TASK GOAL: Copy the data below word for word, starting with the line containing "What is the exact" and continuing through the line containing "16578 millimetres".

DATASET RECORDS:
◇ ◇ ◇ ◇ ◇ ◇ ◇

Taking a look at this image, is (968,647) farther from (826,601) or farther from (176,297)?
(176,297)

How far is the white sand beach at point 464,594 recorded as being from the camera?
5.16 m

◇ ◇ ◇ ◇ ◇ ◇ ◇

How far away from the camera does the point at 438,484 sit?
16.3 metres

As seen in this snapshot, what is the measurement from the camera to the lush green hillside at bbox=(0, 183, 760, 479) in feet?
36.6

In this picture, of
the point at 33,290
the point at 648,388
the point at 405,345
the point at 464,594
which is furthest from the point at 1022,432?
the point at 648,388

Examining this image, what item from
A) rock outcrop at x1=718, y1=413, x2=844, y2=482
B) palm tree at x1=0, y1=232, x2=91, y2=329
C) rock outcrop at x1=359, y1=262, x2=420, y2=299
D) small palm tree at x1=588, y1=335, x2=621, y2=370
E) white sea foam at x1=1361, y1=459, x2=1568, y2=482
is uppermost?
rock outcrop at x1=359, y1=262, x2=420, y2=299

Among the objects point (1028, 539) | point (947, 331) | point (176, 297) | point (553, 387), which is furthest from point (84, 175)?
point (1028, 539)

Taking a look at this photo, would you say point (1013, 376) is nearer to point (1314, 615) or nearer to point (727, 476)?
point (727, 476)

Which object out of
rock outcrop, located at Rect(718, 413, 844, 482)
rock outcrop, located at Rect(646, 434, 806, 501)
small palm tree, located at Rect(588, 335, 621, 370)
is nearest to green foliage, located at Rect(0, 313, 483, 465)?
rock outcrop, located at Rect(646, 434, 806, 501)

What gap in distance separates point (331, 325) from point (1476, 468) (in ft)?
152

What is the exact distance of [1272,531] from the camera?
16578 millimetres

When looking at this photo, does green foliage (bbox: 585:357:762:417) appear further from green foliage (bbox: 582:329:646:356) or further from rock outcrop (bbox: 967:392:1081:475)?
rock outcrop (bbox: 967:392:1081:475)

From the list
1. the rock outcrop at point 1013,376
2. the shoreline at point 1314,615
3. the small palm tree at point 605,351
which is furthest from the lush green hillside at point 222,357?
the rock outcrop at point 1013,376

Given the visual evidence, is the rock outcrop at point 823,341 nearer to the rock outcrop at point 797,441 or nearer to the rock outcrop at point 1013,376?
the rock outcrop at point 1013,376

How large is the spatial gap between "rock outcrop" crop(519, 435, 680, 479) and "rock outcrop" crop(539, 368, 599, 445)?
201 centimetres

◇ ◇ ◇ ◇ ◇ ◇ ◇

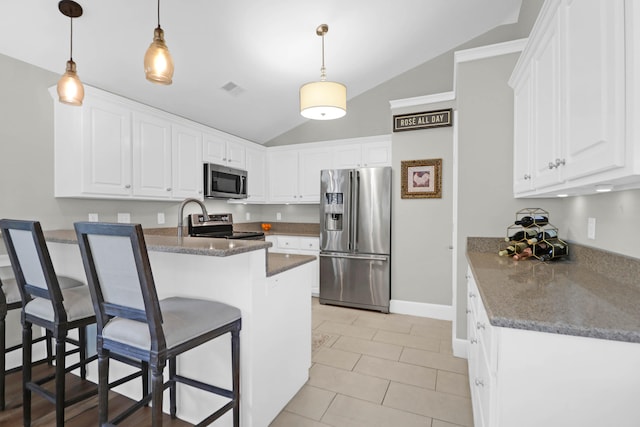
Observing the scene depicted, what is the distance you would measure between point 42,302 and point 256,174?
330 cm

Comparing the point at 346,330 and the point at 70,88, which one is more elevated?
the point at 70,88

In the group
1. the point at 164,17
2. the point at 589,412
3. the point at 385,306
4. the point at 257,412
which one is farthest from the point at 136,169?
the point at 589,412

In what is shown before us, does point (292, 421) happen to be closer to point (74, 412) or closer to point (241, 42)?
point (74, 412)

◇ ◇ ◇ ◇ ◇ ◇ ◇

ANSWER TO THIS TASK:
What is the exact distance of [1272,531] from the camera?
16578 millimetres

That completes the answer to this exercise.